--- Instruction ---
Copy the text of every row below, changing each "camera" to "viewer" and keeping everything else the same. Leave out the pictures.

--- Information given ---
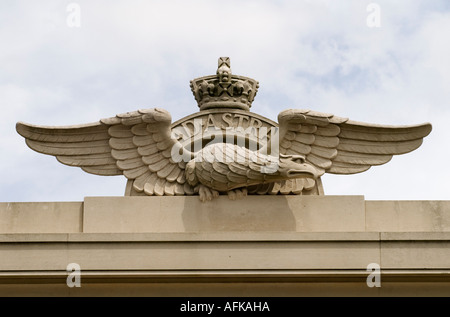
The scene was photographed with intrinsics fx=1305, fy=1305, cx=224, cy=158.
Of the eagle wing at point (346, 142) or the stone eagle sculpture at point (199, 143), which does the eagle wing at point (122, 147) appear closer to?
the stone eagle sculpture at point (199, 143)

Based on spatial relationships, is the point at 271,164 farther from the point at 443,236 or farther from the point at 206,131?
the point at 443,236

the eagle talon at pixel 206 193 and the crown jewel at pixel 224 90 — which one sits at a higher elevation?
the crown jewel at pixel 224 90

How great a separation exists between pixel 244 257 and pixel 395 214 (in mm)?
1807

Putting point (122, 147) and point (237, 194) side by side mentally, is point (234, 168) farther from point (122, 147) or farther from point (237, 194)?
point (122, 147)

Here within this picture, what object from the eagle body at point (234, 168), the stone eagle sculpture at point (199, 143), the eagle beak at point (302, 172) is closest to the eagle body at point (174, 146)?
the stone eagle sculpture at point (199, 143)

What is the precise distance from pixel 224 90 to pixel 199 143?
694 mm

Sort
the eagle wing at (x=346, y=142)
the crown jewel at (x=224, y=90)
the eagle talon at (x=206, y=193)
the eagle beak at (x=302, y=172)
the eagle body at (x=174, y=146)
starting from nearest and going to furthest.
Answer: the eagle beak at (x=302, y=172), the eagle talon at (x=206, y=193), the eagle body at (x=174, y=146), the eagle wing at (x=346, y=142), the crown jewel at (x=224, y=90)

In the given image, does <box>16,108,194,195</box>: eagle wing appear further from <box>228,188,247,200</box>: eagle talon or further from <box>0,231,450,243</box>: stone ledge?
<box>0,231,450,243</box>: stone ledge

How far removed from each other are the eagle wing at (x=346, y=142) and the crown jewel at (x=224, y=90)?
2.00 ft

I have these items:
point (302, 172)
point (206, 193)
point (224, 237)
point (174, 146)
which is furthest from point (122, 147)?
point (302, 172)

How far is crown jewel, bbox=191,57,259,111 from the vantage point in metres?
14.5

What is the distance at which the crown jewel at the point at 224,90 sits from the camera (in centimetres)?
1447
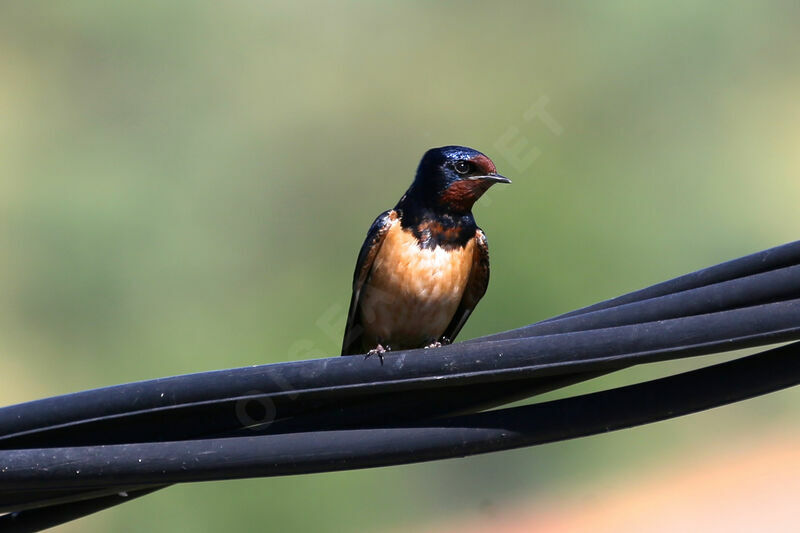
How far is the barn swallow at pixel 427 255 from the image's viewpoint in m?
5.29

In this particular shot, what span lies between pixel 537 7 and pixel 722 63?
7781mm

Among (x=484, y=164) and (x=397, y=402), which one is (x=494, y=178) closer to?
(x=484, y=164)

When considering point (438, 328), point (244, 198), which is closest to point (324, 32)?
point (244, 198)

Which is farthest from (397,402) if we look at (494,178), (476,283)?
(476,283)

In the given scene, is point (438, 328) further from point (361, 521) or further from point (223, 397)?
point (361, 521)

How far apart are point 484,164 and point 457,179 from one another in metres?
0.16

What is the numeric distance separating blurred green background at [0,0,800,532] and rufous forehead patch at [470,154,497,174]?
61.5 feet

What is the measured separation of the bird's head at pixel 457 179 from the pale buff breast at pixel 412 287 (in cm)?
20

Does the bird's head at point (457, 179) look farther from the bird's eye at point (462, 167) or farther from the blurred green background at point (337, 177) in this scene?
the blurred green background at point (337, 177)

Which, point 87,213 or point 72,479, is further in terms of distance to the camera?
point 87,213

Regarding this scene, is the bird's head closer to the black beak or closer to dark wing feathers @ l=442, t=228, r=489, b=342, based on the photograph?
the black beak

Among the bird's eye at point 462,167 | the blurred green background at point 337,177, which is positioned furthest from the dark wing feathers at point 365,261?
→ the blurred green background at point 337,177

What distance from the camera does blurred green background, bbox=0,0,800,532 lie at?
2878cm

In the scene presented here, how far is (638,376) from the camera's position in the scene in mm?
27438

--- Correct output ---
The scene was photographed with intrinsics fx=1305, fy=1305, cx=224, cy=158.
Of the eagle wing at point (346, 142) or the stone eagle sculpture at point (199, 143), which does the eagle wing at point (122, 147) appear closer to?
the stone eagle sculpture at point (199, 143)

Based on spatial relationships, is the point at 271,164 farther from the point at 443,236 or farther from the point at 206,131?
the point at 443,236

the eagle talon at pixel 206 193 and the crown jewel at pixel 224 90 — which one sits at a higher elevation?
the crown jewel at pixel 224 90

How great a separation exists between pixel 244 257 and pixel 395 214 (in mm)?
1807

Putting point (122, 147) and point (237, 194) side by side mentally, is point (234, 168) farther from point (122, 147) or farther from point (237, 194)?
point (122, 147)

Here within this picture, what object from the eagle body at point (234, 168), the stone eagle sculpture at point (199, 143), the eagle beak at point (302, 172) is closest to the eagle body at point (174, 146)?
the stone eagle sculpture at point (199, 143)

What is the precise distance from pixel 224 90 to pixel 199 143?
694 mm

Sort
the eagle wing at (x=346, y=142)
the crown jewel at (x=224, y=90)
the eagle talon at (x=206, y=193)
the eagle beak at (x=302, y=172)
the eagle body at (x=174, y=146)
starting from nearest and going to furthest.
Answer: the eagle beak at (x=302, y=172), the eagle talon at (x=206, y=193), the eagle body at (x=174, y=146), the eagle wing at (x=346, y=142), the crown jewel at (x=224, y=90)

In the given image, does <box>16,108,194,195</box>: eagle wing appear further from <box>228,188,247,200</box>: eagle talon or further from <box>0,231,450,243</box>: stone ledge?
<box>0,231,450,243</box>: stone ledge

How far removed from each other are the eagle wing at (x=346, y=142) and the crown jewel at (x=224, y=90)?
2.00 ft

I have these items:
point (302, 172)
point (206, 193)
point (224, 237)
point (174, 146)
which is furthest from point (122, 147)?
point (302, 172)

How far is crown jewel, bbox=191,57,259,111 from the vantage point in metres?
14.5

What is the distance at which the crown jewel at the point at 224,90 sits from the viewer (in centimetres)?
1447
How far is the barn swallow at pixel 427 255 from the image's viewpoint in m?
5.29

In this particular shot, what span lies between pixel 537 7 and pixel 722 63?
7781mm

Among (x=484, y=164) and (x=397, y=402), which one is (x=494, y=178) closer to?
(x=484, y=164)

When considering point (438, 328), point (244, 198), which is closest to point (324, 32)?
point (244, 198)

Which is farthest from (397,402) if we look at (494,178), (476,283)?
(476,283)

In the given scene, is point (438, 328) further from point (361, 521) or further from point (223, 397)?
point (361, 521)

How far apart are point 484,164 and point 457,179 from one another in metres?
0.16

What is the numeric distance separating blurred green background at [0,0,800,532] and rufous forehead patch at [470,154,497,174]?
61.5 feet

What is the measured separation of the bird's head at pixel 457 179 from the pale buff breast at pixel 412 287 (in cm)?
20

Does the bird's head at point (457, 179) look farther from the bird's eye at point (462, 167) or farther from the blurred green background at point (337, 177) in this scene?
the blurred green background at point (337, 177)

Which, point 87,213 or point 72,479, is further in terms of distance to the viewer?
point 87,213

Regarding this scene, is the bird's head closer to the black beak or closer to dark wing feathers @ l=442, t=228, r=489, b=342, based on the photograph?
the black beak

Among the bird's eye at point 462,167 | the blurred green background at point 337,177, which is positioned furthest from the dark wing feathers at point 365,261?
→ the blurred green background at point 337,177

What distance from the viewer does blurred green background, bbox=0,0,800,532 lie at?
2878cm

In the scene presented here, how far is (638,376) from the viewer's position in the scene in mm?
27438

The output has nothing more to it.